The Theological Challenges for a Hindu Theology of Liberation
Other fundamental questions remain to be addressed in the task of
constructing a Hindu theology of liberation. Why should the liberation
of human beings from poverty, powerlessness, and injustice concern
us with urgency? Why should it be inseparable from our understanding
of the meaning of the religious life? What is the value of the world
and life within it? There are powerful theological strands in Hinduism
that seem to devalue and negate the world and to promote indifference
to life within it. Such theologies appear to make the concerns of
liberation theology irrelevant. In affirming the truth of the ultimate
(brahman), for example, some interpreters minimize the significance
of the world by suggesting that the knowledge of brahman requires
and results in the negation of the world. The world is likened to a
sense-illusion, which we conjure, and then experience because of our
ignorance. The most famous of these analogies equates the world with
a snake that is mistakenly perceived in place of a rope. “The world,”
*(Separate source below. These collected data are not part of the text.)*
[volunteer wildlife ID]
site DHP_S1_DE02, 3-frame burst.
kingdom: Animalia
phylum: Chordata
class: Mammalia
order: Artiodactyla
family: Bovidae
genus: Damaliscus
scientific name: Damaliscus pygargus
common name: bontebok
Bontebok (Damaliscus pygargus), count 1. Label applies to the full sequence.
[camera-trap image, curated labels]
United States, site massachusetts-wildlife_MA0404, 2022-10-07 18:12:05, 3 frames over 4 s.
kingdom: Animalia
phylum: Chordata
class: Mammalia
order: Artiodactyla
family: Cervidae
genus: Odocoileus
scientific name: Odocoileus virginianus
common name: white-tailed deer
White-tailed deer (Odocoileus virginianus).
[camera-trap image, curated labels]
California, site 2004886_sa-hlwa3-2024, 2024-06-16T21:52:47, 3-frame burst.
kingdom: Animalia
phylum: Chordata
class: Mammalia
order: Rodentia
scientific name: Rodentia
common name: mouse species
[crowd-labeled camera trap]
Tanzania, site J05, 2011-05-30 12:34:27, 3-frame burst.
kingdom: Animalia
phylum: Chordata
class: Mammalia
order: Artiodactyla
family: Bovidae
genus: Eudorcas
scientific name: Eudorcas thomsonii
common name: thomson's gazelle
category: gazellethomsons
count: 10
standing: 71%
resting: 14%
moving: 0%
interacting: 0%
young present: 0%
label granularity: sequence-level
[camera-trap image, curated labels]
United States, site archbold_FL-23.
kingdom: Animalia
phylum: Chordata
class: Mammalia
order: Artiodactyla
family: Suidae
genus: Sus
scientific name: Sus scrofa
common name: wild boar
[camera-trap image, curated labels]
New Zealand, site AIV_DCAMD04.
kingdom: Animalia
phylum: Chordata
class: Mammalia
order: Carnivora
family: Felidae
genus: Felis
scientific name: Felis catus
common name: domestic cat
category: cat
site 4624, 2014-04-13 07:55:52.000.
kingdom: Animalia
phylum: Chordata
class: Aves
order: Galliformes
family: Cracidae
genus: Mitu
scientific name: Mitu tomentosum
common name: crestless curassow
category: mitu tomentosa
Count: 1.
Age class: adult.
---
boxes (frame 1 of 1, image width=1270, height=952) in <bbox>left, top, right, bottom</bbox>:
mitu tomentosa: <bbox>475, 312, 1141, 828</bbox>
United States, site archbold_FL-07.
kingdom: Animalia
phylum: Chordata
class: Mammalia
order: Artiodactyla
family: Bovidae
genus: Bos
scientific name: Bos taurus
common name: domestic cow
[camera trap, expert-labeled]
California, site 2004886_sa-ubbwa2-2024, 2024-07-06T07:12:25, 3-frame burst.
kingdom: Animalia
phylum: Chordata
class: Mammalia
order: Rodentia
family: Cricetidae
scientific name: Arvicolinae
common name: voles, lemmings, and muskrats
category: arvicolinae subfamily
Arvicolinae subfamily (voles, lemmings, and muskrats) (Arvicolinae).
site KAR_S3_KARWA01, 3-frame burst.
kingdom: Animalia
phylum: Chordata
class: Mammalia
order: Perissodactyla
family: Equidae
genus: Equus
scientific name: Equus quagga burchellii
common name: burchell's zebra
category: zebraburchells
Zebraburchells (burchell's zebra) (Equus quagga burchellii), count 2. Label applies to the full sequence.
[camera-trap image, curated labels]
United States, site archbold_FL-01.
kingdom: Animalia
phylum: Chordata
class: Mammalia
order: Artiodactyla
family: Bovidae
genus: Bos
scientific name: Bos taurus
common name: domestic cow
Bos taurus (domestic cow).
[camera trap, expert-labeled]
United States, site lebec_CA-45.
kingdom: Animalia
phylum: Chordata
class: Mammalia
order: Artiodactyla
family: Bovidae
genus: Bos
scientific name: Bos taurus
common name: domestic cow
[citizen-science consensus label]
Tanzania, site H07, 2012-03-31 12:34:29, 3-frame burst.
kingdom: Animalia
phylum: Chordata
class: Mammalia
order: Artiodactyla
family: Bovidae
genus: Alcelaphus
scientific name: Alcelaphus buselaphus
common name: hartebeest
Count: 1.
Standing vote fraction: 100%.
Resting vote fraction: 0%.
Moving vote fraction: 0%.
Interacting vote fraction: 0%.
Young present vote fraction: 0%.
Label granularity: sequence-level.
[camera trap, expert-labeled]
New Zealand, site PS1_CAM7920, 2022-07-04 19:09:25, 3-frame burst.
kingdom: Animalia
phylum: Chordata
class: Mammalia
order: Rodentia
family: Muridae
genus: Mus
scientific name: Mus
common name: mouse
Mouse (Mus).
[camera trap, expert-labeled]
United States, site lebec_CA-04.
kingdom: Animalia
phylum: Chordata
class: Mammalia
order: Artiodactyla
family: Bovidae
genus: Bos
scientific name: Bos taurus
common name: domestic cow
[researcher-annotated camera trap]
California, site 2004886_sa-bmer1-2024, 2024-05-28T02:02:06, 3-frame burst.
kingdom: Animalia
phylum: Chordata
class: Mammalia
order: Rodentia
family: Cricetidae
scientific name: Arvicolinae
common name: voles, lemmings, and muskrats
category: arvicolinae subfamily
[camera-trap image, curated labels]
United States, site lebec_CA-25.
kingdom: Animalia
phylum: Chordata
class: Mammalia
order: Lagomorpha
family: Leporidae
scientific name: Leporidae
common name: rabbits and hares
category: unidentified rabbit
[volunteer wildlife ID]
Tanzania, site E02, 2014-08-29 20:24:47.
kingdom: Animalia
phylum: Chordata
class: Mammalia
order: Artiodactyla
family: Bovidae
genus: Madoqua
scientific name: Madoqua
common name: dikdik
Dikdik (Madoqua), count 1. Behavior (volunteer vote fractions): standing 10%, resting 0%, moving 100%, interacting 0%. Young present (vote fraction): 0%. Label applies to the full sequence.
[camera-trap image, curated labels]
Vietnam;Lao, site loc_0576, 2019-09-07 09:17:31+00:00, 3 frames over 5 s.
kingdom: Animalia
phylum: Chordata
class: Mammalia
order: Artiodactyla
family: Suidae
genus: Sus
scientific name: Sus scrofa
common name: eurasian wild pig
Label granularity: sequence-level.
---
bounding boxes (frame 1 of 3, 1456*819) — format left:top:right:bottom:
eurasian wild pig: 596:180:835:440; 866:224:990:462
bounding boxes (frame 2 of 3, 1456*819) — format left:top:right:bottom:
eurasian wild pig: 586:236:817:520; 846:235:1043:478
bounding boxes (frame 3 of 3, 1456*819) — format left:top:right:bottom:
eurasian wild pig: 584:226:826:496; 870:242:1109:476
as T. M. P. Mahadevan puts it, “is but an illusory appearance in Brahman,
even as the snake is in the rope” (1977:28). The implication here
is that when the rope is properly known, the illusory snake will no
longer exist. In addition, the disappearance of the snake is a condition for truly knowing the rope. Similarly, when brahman is known
the world ceases to be, and brahman cannot be known as long as the
world is experienced. After the reality of the world is denied, it is easy
to deny meaning and value for its concerns.